ARE you a capable investor too put off by today's compliance burdens to start your own hedge fund?

Temasek Holdings has news for you.

The Singapore sovereign wealth fund is putting US$500 million with homegrown hedge fund Dymon Asia Capital to place with new hedge funds and, just as importantly, allow the new funds to piggyback on Dymon's back-end support.

"The proposition is not just providing seed capital," Dymon president Jay Luo told The Business Times. "Leveraging Dymon's already established infrastructure . . . we think is quite important and quite unique."

A global equity long-short fund with a focus on the Asia-Pacific will be the first to receive money under the venture with US$150 million of seed money provided by Temasek and the partners of Dymon and the new fund.

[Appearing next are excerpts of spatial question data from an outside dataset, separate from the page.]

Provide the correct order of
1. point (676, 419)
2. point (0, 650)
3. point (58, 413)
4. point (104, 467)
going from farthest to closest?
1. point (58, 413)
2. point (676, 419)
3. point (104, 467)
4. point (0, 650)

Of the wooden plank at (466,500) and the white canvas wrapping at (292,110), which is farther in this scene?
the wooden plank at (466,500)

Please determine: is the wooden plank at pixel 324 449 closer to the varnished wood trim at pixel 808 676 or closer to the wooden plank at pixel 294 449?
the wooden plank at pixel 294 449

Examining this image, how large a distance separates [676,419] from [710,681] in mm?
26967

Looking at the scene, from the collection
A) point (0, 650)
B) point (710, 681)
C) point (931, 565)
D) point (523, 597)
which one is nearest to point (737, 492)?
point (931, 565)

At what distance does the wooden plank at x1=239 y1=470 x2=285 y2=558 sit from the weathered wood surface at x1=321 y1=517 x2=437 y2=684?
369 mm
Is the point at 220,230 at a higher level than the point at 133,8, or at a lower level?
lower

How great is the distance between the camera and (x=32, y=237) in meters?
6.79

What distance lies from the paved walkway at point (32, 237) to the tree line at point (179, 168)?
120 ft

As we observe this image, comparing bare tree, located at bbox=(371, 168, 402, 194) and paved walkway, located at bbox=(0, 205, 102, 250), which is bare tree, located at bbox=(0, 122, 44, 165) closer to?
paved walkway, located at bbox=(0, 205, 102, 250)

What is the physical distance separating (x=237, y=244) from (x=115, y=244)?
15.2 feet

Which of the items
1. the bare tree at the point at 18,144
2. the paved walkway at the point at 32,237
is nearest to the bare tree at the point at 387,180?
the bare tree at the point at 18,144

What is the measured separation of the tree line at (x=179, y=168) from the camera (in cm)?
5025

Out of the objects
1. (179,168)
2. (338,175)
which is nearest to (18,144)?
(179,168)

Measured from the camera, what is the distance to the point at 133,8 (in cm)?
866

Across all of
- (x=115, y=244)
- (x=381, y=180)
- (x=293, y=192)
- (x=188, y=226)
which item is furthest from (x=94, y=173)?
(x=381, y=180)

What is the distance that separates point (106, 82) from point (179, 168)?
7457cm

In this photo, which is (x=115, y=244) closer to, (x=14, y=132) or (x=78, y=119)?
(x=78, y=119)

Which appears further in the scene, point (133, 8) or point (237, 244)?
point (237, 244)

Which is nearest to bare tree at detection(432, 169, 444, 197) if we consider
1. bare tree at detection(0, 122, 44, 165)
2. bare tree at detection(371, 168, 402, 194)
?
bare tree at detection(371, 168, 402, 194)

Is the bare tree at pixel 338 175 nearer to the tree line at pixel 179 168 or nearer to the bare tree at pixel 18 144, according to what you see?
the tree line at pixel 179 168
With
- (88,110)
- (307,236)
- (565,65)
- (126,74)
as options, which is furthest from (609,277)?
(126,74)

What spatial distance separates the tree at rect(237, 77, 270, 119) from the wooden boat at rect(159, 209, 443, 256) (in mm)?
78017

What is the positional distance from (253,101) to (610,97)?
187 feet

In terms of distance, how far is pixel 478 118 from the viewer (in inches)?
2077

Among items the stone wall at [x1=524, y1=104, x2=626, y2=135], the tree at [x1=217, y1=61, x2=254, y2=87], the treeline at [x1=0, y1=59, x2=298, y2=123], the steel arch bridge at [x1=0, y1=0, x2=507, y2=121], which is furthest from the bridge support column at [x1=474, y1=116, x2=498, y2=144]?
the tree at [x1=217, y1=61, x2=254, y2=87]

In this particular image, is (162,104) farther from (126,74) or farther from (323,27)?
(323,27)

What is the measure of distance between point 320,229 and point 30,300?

The Port Meadow Fund will be managed by Carl Vine, a veteran of SAC Capital.

Temasek spokesman Stephen Forshaw told BT that Temasek, which will become the holder of a "significant minority stake" in Dymon via its commitment to the venture, remains focused on directly owning equity in companies and third-party hedge fund investments form only a small proportion of its portfolio.

But the Dymon deal gives Temasek an early foot in the door, he added. "We principally invest in funds for two reasons. One is it gives us exposure to new asset classes, sectors or geographies that we aren't invested in ourselves. And two, it brings co-investment opportunities that we otherwise might not get on our own. We see these funds as early-stage opportunities to co-invest in companies in the future."

Mr Luo, who will be managing the new venture with Ben Freischmidt, the former co-manager of GLG Partners' Asia Long/Short strategy, said that it was becoming increasingly hard to start a hedge fund from scratch.

"Asia does not lack good managers who can make money in different markets", but the low starting point for most funds dollar-wise makes it harder for new managers to get to a critical size of about US$500 million to attract significant institutional money, he said.

But while other bluechip hedge funds such as BlackRock are also active providers of seed capital, Dymon hopes to go a step further and help with back-end support. That is a recognition of the immense task of complying with new rules and having risk-averse investors after the global financial crisis.

"In a typical hedge fund set-up, the new manager in the first year tends to spend half his time on non-investment related work. That's just the nature of running a business. But that can be hugely distracting, and it's not good for the limited partner and for the hedge fund manager."

This is not the first collaboration between Temasek and Dymon. In 2012, Temasek placed $100 million with Dymon as a limited partner to start a new private-equity fund focused on Singapore small and medium-sized enterprises.